* EXERCISE INPUTS
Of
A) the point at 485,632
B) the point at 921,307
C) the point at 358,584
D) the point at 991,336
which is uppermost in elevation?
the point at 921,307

* * *

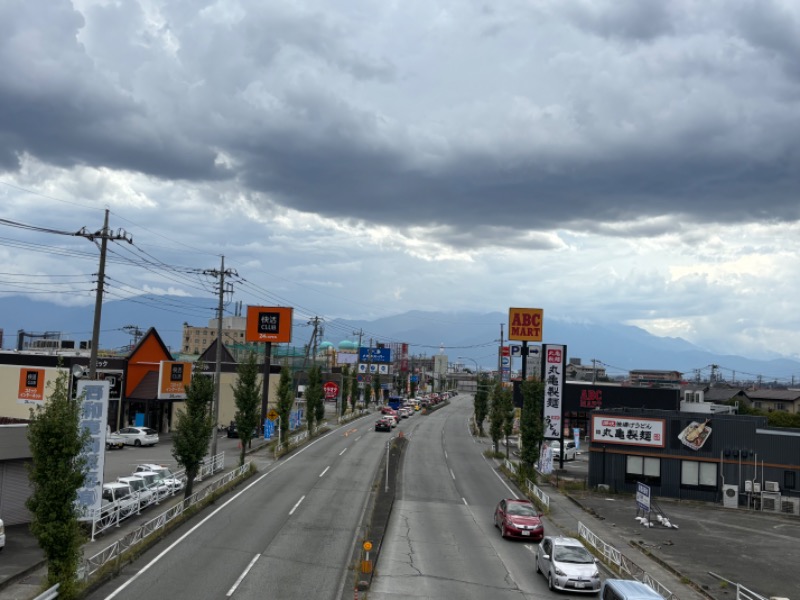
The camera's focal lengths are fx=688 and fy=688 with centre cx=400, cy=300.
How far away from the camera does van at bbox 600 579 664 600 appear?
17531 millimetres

* AIM OF THE TASK
Set down the data from the line containing "The camera's focal" up to and including the line containing "17531 millimetres", reproducing each line without change.

* FINISHED ANSWER
The camera's focal lengths are fx=688 and fy=688 with centre cx=400, cy=300.
How far away from the camera does van at bbox 600 579 664 600 appear?
17531 millimetres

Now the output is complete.